How sweet the brazen belfries chime Across the hills and through the dales, And o'er the breasts of meadowed vales, Beneath the smiles of Christmas time! Rough sorrow's thorny fingers grow As soft and waxen as a child's, And balmy pleasures o'er the wilds Chant music to the drifting snow. Ah, scattered locks that fringe my face, With wintry wisps of white and gray! Ah, sad, dimmed eyes that look away To artless childhood's tender grace! To-night those years with joys sublime Steal over me and fill my soul With lullabies of bliss that roll The golden glees of Christmas time. Again I live in wondrous days, When baby hands with chubby glee Plucked gladness from the loaded tree Where loving burdens bent the sprays; The sunny songs of that sweet clime Sing softly in my soul again, Till I forget the ways of men And laugh and shout at Christmas time.
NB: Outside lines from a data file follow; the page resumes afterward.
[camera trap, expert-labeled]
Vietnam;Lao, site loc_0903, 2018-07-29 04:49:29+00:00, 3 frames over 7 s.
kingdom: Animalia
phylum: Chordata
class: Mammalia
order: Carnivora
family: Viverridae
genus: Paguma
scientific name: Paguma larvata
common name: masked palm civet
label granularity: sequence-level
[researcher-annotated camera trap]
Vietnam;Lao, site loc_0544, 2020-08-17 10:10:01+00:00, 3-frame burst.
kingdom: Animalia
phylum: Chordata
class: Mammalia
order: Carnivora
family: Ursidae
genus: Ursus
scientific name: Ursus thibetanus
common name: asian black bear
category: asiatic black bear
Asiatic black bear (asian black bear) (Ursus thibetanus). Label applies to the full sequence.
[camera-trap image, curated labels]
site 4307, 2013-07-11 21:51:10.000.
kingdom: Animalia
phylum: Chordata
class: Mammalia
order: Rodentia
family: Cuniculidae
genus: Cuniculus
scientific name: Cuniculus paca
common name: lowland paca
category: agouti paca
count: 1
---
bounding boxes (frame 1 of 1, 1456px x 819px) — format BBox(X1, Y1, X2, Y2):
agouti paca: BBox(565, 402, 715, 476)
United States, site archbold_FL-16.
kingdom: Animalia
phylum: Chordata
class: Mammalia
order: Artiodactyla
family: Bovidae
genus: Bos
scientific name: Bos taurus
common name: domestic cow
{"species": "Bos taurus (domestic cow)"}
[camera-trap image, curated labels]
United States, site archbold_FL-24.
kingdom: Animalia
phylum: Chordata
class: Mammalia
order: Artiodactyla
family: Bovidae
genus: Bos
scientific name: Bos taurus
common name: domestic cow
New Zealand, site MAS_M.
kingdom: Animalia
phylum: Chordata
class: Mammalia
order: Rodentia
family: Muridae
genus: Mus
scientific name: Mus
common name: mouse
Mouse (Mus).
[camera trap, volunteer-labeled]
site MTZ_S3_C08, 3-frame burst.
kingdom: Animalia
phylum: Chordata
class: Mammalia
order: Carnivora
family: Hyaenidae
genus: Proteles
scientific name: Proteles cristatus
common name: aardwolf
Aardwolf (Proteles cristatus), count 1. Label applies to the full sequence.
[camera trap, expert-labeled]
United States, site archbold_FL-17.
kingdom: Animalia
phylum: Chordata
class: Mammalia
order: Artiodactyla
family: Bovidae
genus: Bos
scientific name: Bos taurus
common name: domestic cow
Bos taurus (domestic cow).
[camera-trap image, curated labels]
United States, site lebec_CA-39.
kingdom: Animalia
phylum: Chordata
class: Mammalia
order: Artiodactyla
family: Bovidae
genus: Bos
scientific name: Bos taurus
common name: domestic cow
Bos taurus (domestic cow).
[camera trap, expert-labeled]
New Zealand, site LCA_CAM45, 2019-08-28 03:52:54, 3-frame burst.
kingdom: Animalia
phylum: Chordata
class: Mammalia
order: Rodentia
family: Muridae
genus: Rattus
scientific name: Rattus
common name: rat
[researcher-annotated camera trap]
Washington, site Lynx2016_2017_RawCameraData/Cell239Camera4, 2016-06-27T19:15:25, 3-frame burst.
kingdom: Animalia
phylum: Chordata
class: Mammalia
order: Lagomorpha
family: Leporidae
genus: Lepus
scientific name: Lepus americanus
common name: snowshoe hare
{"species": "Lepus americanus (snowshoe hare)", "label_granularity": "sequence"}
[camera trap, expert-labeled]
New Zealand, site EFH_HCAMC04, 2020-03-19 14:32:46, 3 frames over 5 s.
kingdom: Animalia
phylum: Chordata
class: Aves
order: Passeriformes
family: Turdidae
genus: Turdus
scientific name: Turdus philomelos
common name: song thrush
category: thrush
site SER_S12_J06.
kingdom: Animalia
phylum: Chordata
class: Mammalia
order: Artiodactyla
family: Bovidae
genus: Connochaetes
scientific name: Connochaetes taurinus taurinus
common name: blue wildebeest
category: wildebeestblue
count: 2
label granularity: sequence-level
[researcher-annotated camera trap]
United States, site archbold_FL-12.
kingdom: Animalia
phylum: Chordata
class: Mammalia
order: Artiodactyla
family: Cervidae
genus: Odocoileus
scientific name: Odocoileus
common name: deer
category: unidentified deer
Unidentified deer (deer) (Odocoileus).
Angelic joys that died in pain, Sweet raptures from the days of bliss, Your loving lips with clinging kiss Thrill all my heart and soul and brain; And turning from my weary rhyme To count my sorrows o'er and o'er, I'd give my life to know once more Those wondrous days of Christmas time. Ring, laughing bells, ring out to-night! From happy years that now are fled, You bring the faces of the dead, And bless me with a deep delight! Away, away, these thoughts of men, These toils of mine, that sadness give; My heart grows young and I would live My Christmas pleasures o'er again!